— Start of SUPPLIED MATERIAL —

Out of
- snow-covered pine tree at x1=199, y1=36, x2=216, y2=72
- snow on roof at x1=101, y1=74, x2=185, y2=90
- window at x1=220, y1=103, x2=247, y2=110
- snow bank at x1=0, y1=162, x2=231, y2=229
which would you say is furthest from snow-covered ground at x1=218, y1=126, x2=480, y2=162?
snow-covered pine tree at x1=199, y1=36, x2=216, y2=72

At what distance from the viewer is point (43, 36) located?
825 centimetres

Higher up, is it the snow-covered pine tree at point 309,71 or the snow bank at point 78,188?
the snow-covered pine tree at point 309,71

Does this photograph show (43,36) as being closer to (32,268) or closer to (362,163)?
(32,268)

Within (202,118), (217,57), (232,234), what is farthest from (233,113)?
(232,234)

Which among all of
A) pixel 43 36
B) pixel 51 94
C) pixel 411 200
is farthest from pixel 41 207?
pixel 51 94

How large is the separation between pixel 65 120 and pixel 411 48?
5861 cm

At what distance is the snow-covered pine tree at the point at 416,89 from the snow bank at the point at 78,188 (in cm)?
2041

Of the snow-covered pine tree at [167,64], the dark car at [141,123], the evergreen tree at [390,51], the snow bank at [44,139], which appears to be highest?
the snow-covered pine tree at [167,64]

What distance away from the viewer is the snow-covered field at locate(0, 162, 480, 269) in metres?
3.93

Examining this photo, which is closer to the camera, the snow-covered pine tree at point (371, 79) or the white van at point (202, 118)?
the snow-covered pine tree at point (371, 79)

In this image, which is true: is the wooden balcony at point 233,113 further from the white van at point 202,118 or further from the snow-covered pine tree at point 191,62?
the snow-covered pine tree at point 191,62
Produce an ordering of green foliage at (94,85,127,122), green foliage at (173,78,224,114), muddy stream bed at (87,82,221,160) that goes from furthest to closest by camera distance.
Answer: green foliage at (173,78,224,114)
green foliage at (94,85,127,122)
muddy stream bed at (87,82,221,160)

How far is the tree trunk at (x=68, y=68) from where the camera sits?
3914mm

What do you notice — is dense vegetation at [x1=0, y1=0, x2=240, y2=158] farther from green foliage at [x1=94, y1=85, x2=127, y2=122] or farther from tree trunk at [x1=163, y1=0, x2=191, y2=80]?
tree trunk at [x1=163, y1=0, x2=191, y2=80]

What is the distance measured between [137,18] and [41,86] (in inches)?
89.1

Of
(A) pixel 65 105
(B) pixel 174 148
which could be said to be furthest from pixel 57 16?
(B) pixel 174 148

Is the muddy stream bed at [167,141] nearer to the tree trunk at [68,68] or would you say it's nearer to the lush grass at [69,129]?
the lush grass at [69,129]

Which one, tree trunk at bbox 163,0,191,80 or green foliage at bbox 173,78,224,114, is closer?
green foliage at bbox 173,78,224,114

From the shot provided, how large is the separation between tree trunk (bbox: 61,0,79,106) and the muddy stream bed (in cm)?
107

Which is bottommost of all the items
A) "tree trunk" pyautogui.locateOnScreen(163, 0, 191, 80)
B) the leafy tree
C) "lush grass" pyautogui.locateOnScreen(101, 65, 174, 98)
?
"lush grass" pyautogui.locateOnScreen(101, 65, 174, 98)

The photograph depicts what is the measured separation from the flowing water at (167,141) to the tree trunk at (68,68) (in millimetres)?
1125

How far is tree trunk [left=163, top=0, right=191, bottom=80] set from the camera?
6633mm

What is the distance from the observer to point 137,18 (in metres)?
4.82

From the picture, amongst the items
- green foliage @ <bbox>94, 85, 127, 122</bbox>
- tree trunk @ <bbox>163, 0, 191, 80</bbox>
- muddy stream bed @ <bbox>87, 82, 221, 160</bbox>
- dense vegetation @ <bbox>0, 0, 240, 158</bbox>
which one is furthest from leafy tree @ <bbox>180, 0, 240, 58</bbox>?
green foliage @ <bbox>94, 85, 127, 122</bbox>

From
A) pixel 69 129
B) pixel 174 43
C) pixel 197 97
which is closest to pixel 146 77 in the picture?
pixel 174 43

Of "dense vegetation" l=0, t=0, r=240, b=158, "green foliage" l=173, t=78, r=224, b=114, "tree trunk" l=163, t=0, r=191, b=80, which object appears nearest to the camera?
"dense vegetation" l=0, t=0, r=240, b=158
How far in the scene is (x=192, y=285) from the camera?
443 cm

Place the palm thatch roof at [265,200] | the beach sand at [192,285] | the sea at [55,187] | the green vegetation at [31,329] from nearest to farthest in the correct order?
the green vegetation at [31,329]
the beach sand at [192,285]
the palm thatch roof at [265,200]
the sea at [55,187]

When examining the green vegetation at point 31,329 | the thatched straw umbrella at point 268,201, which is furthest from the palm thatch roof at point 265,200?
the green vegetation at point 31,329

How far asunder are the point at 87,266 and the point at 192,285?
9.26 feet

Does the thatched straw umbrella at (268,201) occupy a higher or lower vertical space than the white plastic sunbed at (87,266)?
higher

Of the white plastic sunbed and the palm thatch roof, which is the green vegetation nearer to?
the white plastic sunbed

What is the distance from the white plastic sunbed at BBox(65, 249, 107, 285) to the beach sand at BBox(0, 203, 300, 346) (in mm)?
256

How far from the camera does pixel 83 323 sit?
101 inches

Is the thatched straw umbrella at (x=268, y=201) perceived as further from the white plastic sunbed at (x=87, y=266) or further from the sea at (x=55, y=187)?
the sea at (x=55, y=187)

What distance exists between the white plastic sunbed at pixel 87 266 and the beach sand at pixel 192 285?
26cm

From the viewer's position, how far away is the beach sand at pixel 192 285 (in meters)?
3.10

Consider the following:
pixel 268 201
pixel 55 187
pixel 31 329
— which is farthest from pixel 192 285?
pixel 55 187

— End of SUPPLIED MATERIAL —

Convert the entries from the first line up to and including the line with "which would you" into a Markdown table with two columns, Row and Line, numbering each row and skipping blank lines.

| Row | Line |
|---|---|
| 1 | Out of |
| 2 | - snow-covered pine tree at x1=199, y1=36, x2=216, y2=72 |
| 3 | - snow on roof at x1=101, y1=74, x2=185, y2=90 |
| 4 | - window at x1=220, y1=103, x2=247, y2=110 |
| 5 | - snow bank at x1=0, y1=162, x2=231, y2=229 |
| 6 | which would you say is furthest from snow-covered ground at x1=218, y1=126, x2=480, y2=162? |